Task inputs:
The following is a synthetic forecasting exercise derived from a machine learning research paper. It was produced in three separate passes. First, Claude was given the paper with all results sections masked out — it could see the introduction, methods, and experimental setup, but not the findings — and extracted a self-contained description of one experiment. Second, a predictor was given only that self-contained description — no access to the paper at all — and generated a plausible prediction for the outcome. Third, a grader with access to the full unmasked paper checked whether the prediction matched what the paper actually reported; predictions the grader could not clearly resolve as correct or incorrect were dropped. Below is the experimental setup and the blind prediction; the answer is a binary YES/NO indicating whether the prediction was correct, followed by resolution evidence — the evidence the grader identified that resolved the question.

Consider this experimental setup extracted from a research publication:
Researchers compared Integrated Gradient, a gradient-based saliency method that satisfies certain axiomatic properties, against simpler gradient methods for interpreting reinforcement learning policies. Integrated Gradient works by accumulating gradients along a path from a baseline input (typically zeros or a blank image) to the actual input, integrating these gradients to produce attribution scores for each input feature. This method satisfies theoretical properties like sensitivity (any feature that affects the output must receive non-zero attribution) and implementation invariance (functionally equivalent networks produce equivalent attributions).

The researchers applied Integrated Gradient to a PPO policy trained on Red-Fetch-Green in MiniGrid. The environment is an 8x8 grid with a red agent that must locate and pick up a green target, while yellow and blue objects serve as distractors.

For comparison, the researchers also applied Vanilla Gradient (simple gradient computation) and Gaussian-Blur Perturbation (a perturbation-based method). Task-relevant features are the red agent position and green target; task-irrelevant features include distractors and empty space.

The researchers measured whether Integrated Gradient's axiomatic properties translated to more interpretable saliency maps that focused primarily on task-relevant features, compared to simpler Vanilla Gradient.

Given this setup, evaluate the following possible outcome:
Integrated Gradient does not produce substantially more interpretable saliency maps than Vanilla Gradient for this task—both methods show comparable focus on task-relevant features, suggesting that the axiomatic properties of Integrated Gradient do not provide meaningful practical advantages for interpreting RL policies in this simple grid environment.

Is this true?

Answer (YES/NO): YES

Required work: What this exercise asks for is an exact copy of all the records.

Problem solution:
The following is a synthetic forecasting exercise derived from a machine learning research paper. It was produced in three separate passes. First, Claude was given the paper with all results sections masked out — it could see the introduction, methods, and experimental setup, but not the findings — and extracted a self-contained description of one experiment. Second, a predictor was given only that self-contained description — no access to the paper at all — and generated a plausible prediction for the outcome. Third, a grader with access to the full unmasked paper checked whether the prediction matched what the paper actually reported; predictions the grader could not clearly resolve as correct or incorrect were dropped. Below is the experimental setup and the blind prediction; the answer is a binary YES/NO indicating whether the prediction was correct, followed by resolution evidence — the evidence the grader identified that resolved the question.

Consider this experimental setup extracted from a research publication:
Researchers compared Integrated Gradient, a gradient-based saliency method that satisfies certain axiomatic properties, against simpler gradient methods for interpreting reinforcement learning policies. Integrated Gradient works by accumulating gradients along a path from a baseline input (typically zeros or a blank image) to the actual input, integrating these gradients to produce attribution scores for each input feature. This method satisfies theoretical properties like sensitivity (any feature that affects the output must receive non-zero attribution) and implementation invariance (functionally equivalent networks produce equivalent attributions).

The researchers applied Integrated Gradient to a PPO policy trained on Red-Fetch-Green in MiniGrid. The environment is an 8x8 grid with a red agent that must locate and pick up a green target, while yellow and blue objects serve as distractors.

For comparison, the researchers also applied Vanilla Gradient (simple gradient computation) and Gaussian-Blur Perturbation (a perturbation-based method). Task-relevant features are the red agent position and green target; task-irrelevant features include distractors and empty space.

The researchers measured whether Integrated Gradient's axiomatic properties translated to more interpretable saliency maps that focused primarily on task-relevant features, compared to simpler Vanilla Gradient.

Given this setup, evaluate the following possible outcome:
Integrated Gradient does not produce substantially more interpretable saliency maps than Vanilla Gradient for this task—both methods show comparable focus on task-relevant features, suggesting that the axiomatic properties of Integrated Gradient do not provide meaningful practical advantages for interpreting RL policies in this simple grid environment.

Is this true?

Answer (YES/NO): YES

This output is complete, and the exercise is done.